Though, he has retired from business and politics, but trust me, if you’re talking of old money, good business and good character, he was a colossus, a giant amongst men physically and literally.
It is easy to imagine that Chief Iwuanyanwu made his mark only in business and politics. But, for those who have known him for quite some times. His remarkable exploits in his chosen field is no news. In fact it was on record that before he ventured into politics and then sports, he was already an accomplished engineer with notable feats in Nigeria, including the design of an ocean barge using hydraulic technology, design of an innovative rocket system as well as the design of the Enugu airport runway among others. Chief Iwuanyanwu was a colossus whose reputation was as big as his frame. Straight out of the blocks, as a young engineering graduate, Chief Iwuanyanwu showed remarkable character far exceeding the capacity of his age and experience. He cut his teeth as an employee of a foreign engineering firm that he later acquired and expanded into a business empire spanning over twenty companies. In the world of mortals, this feat only exists, in the realm of fairytale.
Few men could have ventured into the realm of private enterprise and public service and left such monumental marks in both sector. Fewer still could have built an empire while devoting unquantifiable time and resources to the service of the society. Chief Iwuanyanwu managed to accomplished this feat and much more. He demonstrated that with hard work and dedication to duty, there is no limit to what any man can accomplish and that was why he was a role model for many members of my generation.
Like too many people have openly attested too. It will be difficult, if not impossible to replace Chief Dr Emmanuel Iwuanyanwu. He came, he saw, he conquered.
Chief Iwuanyanwu has flew away on the wings of time into eternity and the sure hands and embrace of our Lord, when he finished his assignment on Earth. Even as we lovers and admirers of his ideals, politics and characters still feel that we need him more.
Such is the unchangeable ways of the Almighty God, that we must give thanks for his monumental life.

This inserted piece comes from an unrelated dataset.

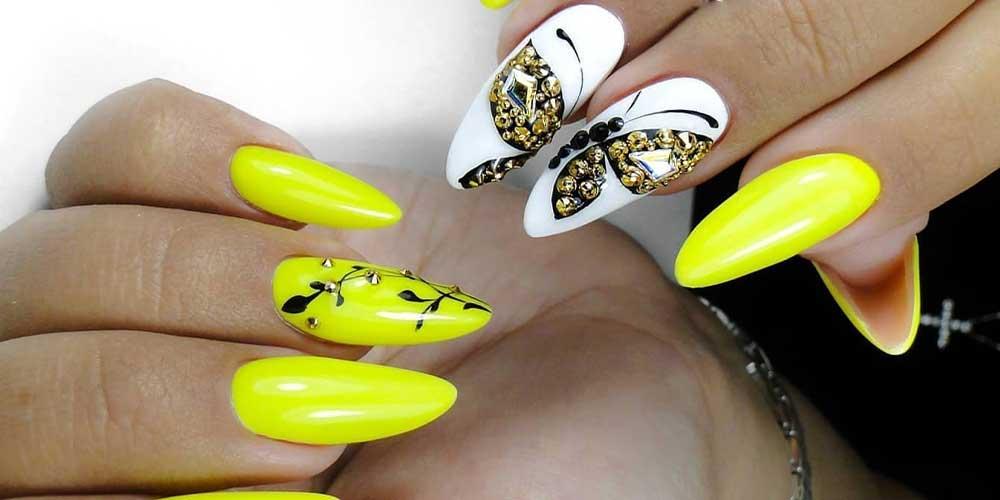 مدل ناخن با رنگ نئونی و طرح پروانه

A life in which he gave his all for us. Even as a writer, words still fails me as I try to pen this tribute to a very special man to me and my household. Apart from a father to son, mentor to mentee relationship, Chief Emmanuel Iwuanyanwu and I share the same birthday of Fourth September, (4th September).
Some people are just too wonderfully created, that one would expect that they will live forever. Chief Iwuanyanwu is one of such person, though he has transformed from mortal to immortal,.and has departed this sinful world. I know he will live in my heart forever.
Before we met close to two decades ago, his great name and pedigree had preceded him. He was a shinning star in the Engineering and Political firmament and one of the truly dedicated political actor renowned as totally dedicated, committed, determined, principled and fearless about nation building.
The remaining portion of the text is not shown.